Boltanski and Thévenot identify six such orders:

1. The Industrial World (cité industrielle)
Worth is determined by efficiency, functionality, measurable performance, and operational effectiveness. Justification operates through data, metrics, evidence of results, and demonstration that a system produces intended outcomes. The logic is: “This works.” Without this order, transformation remains aspirational or coercive, lacking evidence of practical realization.

2. The Inspired World (cité inspirée)
Worth emerges from creativity, genius, visionary insight, and transcendent direction.

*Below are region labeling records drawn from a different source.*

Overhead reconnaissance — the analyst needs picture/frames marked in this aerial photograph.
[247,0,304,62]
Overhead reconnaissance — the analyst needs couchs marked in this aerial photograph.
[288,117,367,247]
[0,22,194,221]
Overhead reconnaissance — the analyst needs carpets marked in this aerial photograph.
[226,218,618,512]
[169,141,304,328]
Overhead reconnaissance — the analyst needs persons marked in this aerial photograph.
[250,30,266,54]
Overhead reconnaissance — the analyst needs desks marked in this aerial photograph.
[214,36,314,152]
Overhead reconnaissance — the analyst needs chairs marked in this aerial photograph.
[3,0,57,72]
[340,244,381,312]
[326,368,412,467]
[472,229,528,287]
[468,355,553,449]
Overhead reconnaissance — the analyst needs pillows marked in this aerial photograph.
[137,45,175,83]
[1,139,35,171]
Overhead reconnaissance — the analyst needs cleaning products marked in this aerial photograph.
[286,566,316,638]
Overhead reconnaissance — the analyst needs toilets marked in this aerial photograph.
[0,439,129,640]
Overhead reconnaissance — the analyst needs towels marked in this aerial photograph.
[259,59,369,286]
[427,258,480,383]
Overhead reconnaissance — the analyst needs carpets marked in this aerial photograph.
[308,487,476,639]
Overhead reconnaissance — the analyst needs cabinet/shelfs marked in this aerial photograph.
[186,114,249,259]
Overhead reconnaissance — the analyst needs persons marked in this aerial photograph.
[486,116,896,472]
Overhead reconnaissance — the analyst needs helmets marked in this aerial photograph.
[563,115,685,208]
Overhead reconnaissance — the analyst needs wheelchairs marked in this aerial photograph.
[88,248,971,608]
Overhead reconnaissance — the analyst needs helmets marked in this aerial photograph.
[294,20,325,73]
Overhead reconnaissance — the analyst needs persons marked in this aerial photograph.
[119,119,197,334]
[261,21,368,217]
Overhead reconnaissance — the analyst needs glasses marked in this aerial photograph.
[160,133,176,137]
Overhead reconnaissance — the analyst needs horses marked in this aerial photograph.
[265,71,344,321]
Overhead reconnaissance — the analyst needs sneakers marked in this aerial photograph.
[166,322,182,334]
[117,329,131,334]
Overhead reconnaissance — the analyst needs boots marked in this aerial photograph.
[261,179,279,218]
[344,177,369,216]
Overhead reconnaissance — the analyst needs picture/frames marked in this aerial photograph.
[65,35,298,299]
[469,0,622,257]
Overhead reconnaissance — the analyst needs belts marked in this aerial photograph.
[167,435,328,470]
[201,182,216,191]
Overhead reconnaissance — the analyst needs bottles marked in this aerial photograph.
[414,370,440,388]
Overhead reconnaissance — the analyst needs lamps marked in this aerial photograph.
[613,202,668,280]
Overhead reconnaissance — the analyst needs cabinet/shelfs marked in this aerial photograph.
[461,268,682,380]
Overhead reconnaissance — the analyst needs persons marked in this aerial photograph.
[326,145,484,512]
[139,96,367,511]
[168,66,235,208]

Justification appeals to necessity, calling, vision, and the transcendent purposes that override ordinary calculation. The logic is: “This must happen; it answers a higher imperative.” Without this order, there is no compelling direction, only technical adjustment.

3. The World of Opinion (cité de l’opinion)
Worth derives from recognition, fame, reputation, and the judgment of authorities and publics. Justification relies on endorsement by respected figures, public visibility, and establishment of social proof through authority. The logic is: “This is recognized, endorsed, and carries weight.” Without this order, being right produces no social consequence.

4. The Civic World (cité civique)
Worth is grounded in collective interest, democratic deliberation, consensus, and the common good. Justification appears as consultation, participation, shared decision-making, and appeal to collective welfare. The logic is: “This is legitimate because we assess and decide it together.” Without this order, stakeholders resist, feeling excluded from legitimacy-building.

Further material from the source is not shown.